At the same time, we’ve seen that the most successful developed countries have played by the rules. Two (perhaps three) of those countries are in the region: Singapore, Malaysia and Thailand. The first two avoided the yoke of foreign debt that have doomed everyone else; I’m not entirely certain whether the third is as healthy as we sometimes believe it to be.

So the way forward, instead of resisting and attempting to seek a “third way” alternative to free trade and markets, is to take what we’ve been given but use it to our advantage. I believe capitalism can coexist with environmental protection, human development and the elimination of poverty, as long as you don’t make the mistake of abdicating power to purely capitalist interests, as has clearly happened in the U.S. We may worry that the “bloc-ification” of the world into competing trade groups is more divisive than unifying. But do we wait until that world government magically comes into being? Or do we arguably begin the process at home, by seeing how we can work more closely with each other first before engaging all of “humanity”? Undeniably this means raising some barriers in the meantime to the world outside ASEAN. But I’d rather have that than ten disconnected countries that will be more easily picked off and played against each other.

As for democratic legitimacy, I sometimes I wonder whether any of this would have happened had the measures I just mentioned been put to a popular vote.
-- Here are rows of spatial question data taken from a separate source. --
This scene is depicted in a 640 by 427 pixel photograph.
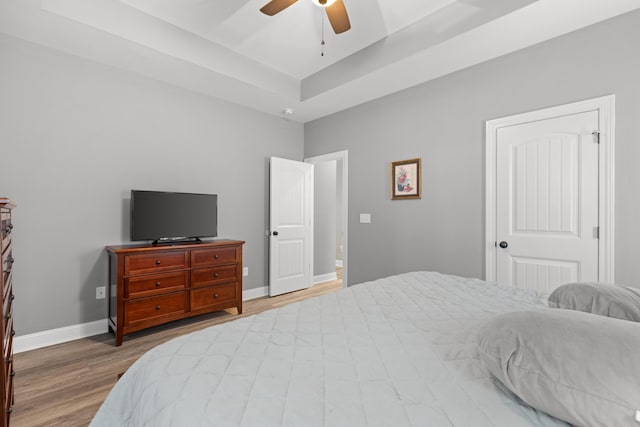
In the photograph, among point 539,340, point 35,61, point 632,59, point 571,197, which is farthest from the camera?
point 35,61

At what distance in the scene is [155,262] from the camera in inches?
111

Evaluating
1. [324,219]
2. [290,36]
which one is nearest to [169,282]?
[290,36]

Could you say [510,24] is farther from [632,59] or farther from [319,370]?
[319,370]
The whole “for the people…” meme needs to be dissected and analyzed, for far too often when we as individuals get a vote we a) don’t use it, b) don’t think before using it, or c) sell it. Are directly elected governments always the wisest or even the most legitimate ones? When you think about how easily electorates are manipulated or bought, you start to doubt whether a government “by the people” really ends up being “for the people.”

The second perspective is a more subversive vision. At its best, a supranational entity — like the E.U. or the federal U.S. government — can combat parochial local interests in a way that works for the people. The more developed countries of Western Europe would probably never have opened their doors to labor from Southern Europe had the E.U. not enforced freedom of movement. Those poorer countries are far more advanced now then they would have been without the E.U. (The E.U. also conducted a massive income transfer project from the more developed states to the less developed ones in the form of the Cohesion Fund and other development initiatives). The U.S. federal government, even more dramatically, enforced civil rights against the states. Without the U.S. Army, perhaps the Little Rock Central High School would still be all-white. For a while (although the pendelum swings now and again) federal, not state, courts were the place where minorities felt someone would listen.

So there are possibilities for progress under a supranational entity. But just like any human endeavor, it takes a dedicated group of people to make it happen.